# Annoying Crickets!



## kitschyduck (May 30, 2010)

I can't stand the repetitive sounds that male crickets make. Last time I got them, it was a hot night and the sound they made from the pet room was continuous all night long. I had to find the last male and release it out the window at 3am in the end! 

I thought it was a nice 'rainforest-y sound' at first, but now I don't think I could buy them again and I feed my frog cockroaches from my own colony instead.

Now, this probably doesn't exist, but it there a way to keep them quiet? I don't expect the reptile shop owner to separate all the males out of the tubs for me :/ Just thinking about getting a gecko or something else one day that live on a lot of crickets....


----------



## Spider Call (Mar 23, 2007)

This is going to sound really harsh, but if you scare them they usually shut up for about half an hour giving you time to get to sleep. :blush:


----------



## Jessdragon (May 1, 2010)

I'm pretty new to this whole cricket thing.. I found when I turn on the lights they shut up. I guess that wont last for long.


----------



## Katkatkat (Mar 18, 2010)

I've never kept anything that eats crickets but I did come across this the other day. Don't know how much truth there is in the "silent" claim but might be worth a try?

"Silent" Brown Crickets - livefood


----------



## ephiedoodle (Oct 22, 2008)

i only buy the brown ones,they don't chirp,i found the black crickets
to be more vocal.


----------



## Spider Call (Mar 23, 2007)

Lol, the silent brown crickets are really noisy  I have two tubs at the moment and they are simply AWFUL!
I find the black ones to be quieter in general, have a louder chirp but do it less frequently.


----------



## SkinheadOi85 (Sep 28, 2008)

I find the blacks to be a right pain in the arse, vocal and smelly! 

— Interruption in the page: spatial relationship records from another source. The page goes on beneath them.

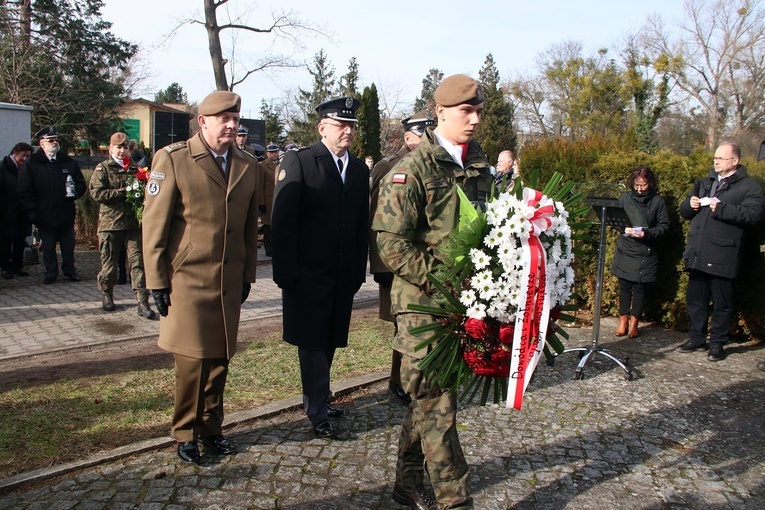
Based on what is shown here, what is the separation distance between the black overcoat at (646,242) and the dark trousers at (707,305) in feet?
1.51

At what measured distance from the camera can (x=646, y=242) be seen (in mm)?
7438

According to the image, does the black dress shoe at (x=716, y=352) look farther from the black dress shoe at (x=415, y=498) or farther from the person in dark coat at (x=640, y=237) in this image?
the black dress shoe at (x=415, y=498)

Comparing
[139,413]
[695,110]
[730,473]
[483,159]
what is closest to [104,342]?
[139,413]

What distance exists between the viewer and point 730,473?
14.1ft

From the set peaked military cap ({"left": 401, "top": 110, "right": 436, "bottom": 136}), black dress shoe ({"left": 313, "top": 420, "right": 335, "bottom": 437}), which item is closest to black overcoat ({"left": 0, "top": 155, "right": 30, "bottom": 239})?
peaked military cap ({"left": 401, "top": 110, "right": 436, "bottom": 136})

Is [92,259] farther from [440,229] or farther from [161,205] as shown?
[440,229]

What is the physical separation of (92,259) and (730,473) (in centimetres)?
1115

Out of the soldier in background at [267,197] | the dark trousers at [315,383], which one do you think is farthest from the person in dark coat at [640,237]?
the soldier in background at [267,197]

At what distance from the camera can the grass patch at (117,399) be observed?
427 centimetres

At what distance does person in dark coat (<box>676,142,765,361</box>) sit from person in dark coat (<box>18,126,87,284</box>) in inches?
349

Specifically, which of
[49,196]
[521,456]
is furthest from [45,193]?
[521,456]

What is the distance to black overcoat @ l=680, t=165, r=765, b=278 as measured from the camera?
669cm

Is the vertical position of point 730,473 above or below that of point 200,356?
below

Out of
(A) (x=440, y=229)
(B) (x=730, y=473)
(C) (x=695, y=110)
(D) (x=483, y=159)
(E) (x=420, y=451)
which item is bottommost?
(B) (x=730, y=473)
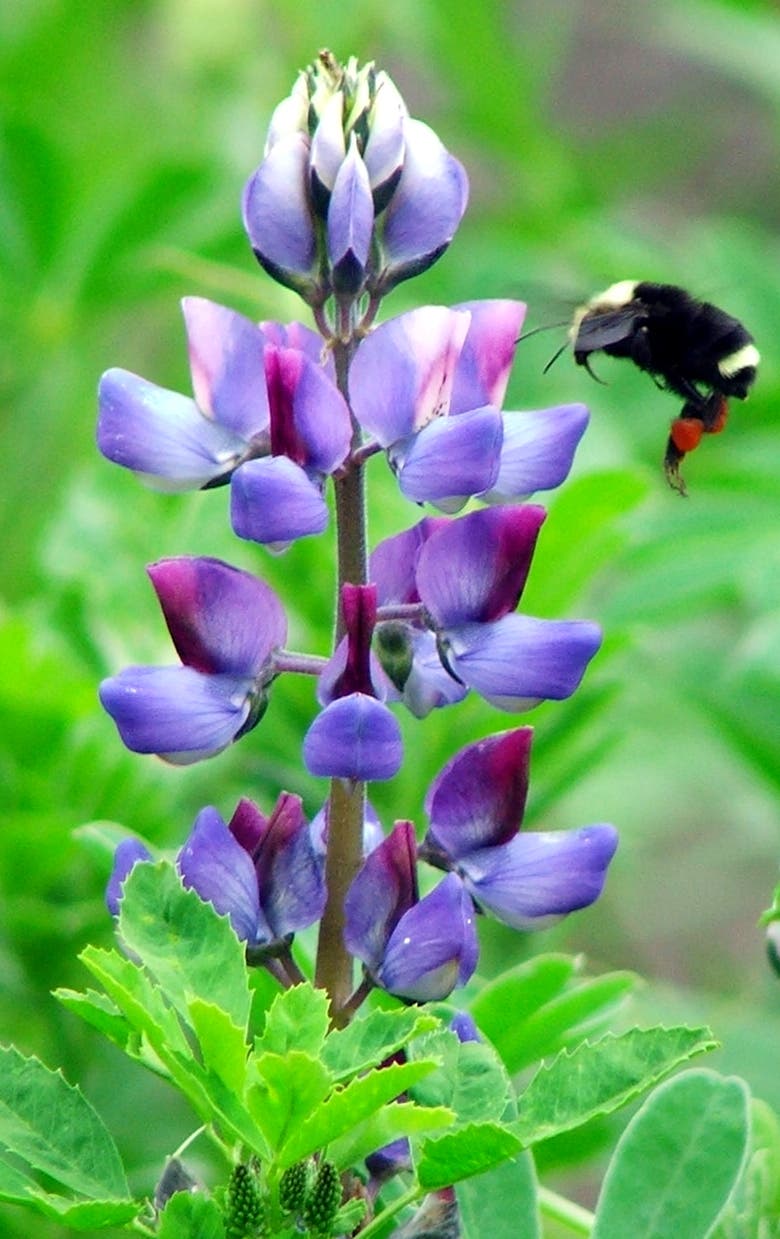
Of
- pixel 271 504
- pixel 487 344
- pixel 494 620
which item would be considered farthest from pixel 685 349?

In the past have had them chew thru the box they came in (big mistake i made bout 12 year ago leaving um in the original tub Lol)

I tend to get occasional box of Silent Browns and they are Silent never hear them at all....but prefer to feed locusts to my reps.


----------



## Jessdragon (May 1, 2010)

I might be wrong but I thought silent crickets were just immature and will make noises when they reach full adulthood. There are definitley some noisey ones in my tank of so called silent crickets.


----------



## alex_owen (Mar 31, 2010)

you are right jessdragon once the males reach maturity then they start chirping :devil:


----------



## perrythe1 (Oct 24, 2009)

crickets, i hate them! I switched to mealworms, peace and quiet


----------



## janeann10uk (May 27, 2009)

Silent crickets MY ARSE !!! They are the Devils spawn and are pure evil escapologists :devil:


----------



## JOJC13 (Mar 11, 2010)

My brown silent crickets are um..Silent  al i can hear is a slight scrabbling. 

My gecko wont eat mealworms, they scare him..


----------



## alspider (Jul 19, 2009)

im sticking to hoppers from now on, no noise ,easier to find and they look pretty


----------



## OddlyWeird (Mar 20, 2010)

the brown are diff to the black field criks, they will chirp but not as loud. but both will when they mature, aye.
if your adamant on using cricks; what i do is keep them all in a small "fish tank" from wilkos, about £3-£5, put the exo terra termite mound in there and some cork bark (the scarab beetles and lava that come in the tubs burrow into it and live there eating all the sheds) and the cricks love to hide there too..
I'll then look out for the males with working forewings, which if you wait for them to chirp their wings look quite different so are easy to spot. also the males lack the long ovipositor that sticks out the back end. then the part which you may think cruel... with a pair of nail clippers i clip their wings, i suppose its painless but haven't asked them how they feel about this. you have to clip them as far down as you can :S
also those wings have next to no nutritional value so i dont feel too evil:2thumb:

all that said i dont mind the sound most of the time, just get used to it if you try i suppose.. though im very dedicated to keeping the live food in very good nick. i feed a variety of foods and bug water gels.

Hope that may of been some help


----------



## Spider Call (Mar 23, 2007)

Oh, there is also another plus side to black crickets over brown >.<
When we had beardies we only used brown crickets, they thrive in the home once they escape. We had dozens of the things D: And they used to get up in to the strip lights then die in there. However, when we have blacks escape now they usually turn up where I have lost them, and don't seem to like the indoor area for living. 
If I loose them in my room thats where they stay. Browns usually turned up downstairs, all the way on the other side of the house in the kitchen.

And blacks don't jump as much <_<


----------



## ch4dg (Jul 24, 2008)

i put a thick towel over the rub i keep my crikets in and that drowns out the sound


----------



## SkinheadOi85 (Sep 28, 2008)

i put rum in there bug gel!


----------



## ch4dg (Jul 24, 2008)

SkinheadOi85 said:


> i put rum in there bug gel!


:lol2:morgans or pussers


----------



## Simon M (Oct 9, 2008)

Katkatkat said:


> I've never kept anything that eats crickets but I did come across this the other day. Don't know how much truth there is in the "silent" claim but might be worth a try?
> 
> "Silent" Brown Crickets - livefood




*Silent!* :lol2: 

We have reduced our crickets and have invested in Dubia Cockroaches - as they smell less and no noise.

But then again you do get used to crix - like being in an episode of Neighbours lol 

: victory:


----------